**Aim:**
Please convert every nonblank line of the items below into a Markdown table with the columns Row and Line, numbering the rows in order.

--

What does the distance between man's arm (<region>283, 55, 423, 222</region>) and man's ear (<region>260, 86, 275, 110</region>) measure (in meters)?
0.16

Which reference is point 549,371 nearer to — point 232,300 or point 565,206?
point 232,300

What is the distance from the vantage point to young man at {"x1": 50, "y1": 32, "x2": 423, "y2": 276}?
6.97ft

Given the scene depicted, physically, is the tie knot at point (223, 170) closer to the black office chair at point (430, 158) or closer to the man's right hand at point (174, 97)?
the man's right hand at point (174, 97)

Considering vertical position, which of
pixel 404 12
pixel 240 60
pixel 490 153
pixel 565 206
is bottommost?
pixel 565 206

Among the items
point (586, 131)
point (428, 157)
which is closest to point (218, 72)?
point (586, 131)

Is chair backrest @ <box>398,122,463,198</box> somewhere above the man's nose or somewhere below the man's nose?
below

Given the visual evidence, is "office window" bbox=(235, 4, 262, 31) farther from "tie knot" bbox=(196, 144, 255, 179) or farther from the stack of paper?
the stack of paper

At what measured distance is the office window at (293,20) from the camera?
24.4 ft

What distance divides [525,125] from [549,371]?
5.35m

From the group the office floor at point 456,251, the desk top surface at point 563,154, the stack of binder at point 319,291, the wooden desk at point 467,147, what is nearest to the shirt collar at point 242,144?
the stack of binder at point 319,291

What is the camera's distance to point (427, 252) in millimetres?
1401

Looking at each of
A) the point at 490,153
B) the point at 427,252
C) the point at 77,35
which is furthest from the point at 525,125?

--

**Response below:**
| Row | Line |
|---|---|
| 1 | What does the distance between man's arm (<region>283, 55, 423, 222</region>) and man's ear (<region>260, 86, 275, 110</region>) measure (in meters)? |
| 2 | 0.16 |
| 3 | Which reference is point 549,371 nearer to — point 232,300 or point 565,206? |
| 4 | point 232,300 |
| 5 | What is the distance from the vantage point to young man at {"x1": 50, "y1": 32, "x2": 423, "y2": 276}? |
| 6 | 6.97ft |
| 7 | Given the scene depicted, physically, is the tie knot at point (223, 170) closer to the black office chair at point (430, 158) or closer to the man's right hand at point (174, 97)? |
| 8 | the man's right hand at point (174, 97) |
| 9 | Considering vertical position, which of |
| 10 | pixel 404 12 |
| 11 | pixel 240 60 |
| 12 | pixel 490 153 |
| 13 | pixel 565 206 |
| 14 | is bottommost? |
| 15 | pixel 565 206 |
| 16 | Among the items |
| 17 | point (586, 131) |
| 18 | point (428, 157) |
| 19 | which is closest to point (218, 72)? |
| 20 | point (586, 131) |
| 21 | Is chair backrest @ <box>398,122,463,198</box> somewhere above the man's nose or somewhere below the man's nose? |
| 22 | below |
| 23 | Given the visual evidence, is "office window" bbox=(235, 4, 262, 31) farther from "tie knot" bbox=(196, 144, 255, 179) or farther from the stack of paper? |
| 24 | the stack of paper |
| 25 | At what measured distance is the office window at (293,20) from the camera? |
| 26 | 24.4 ft |
| 27 | What distance divides [525,125] from [549,371]? |
| 28 | 5.35m |
| 29 | From the group the office floor at point 456,251, the desk top surface at point 563,154, the stack of binder at point 319,291, the wooden desk at point 467,147, what is nearest to the shirt collar at point 242,144? |
| 30 | the stack of binder at point 319,291 |
| 31 | What is the camera's distance to point (427, 252) in millimetres? |
| 32 | 1401 |
| 33 | Looking at each of |
| 34 | A) the point at 490,153 |
| 35 | B) the point at 427,252 |
| 36 | C) the point at 77,35 |
| 37 | which is furthest from the point at 525,125? |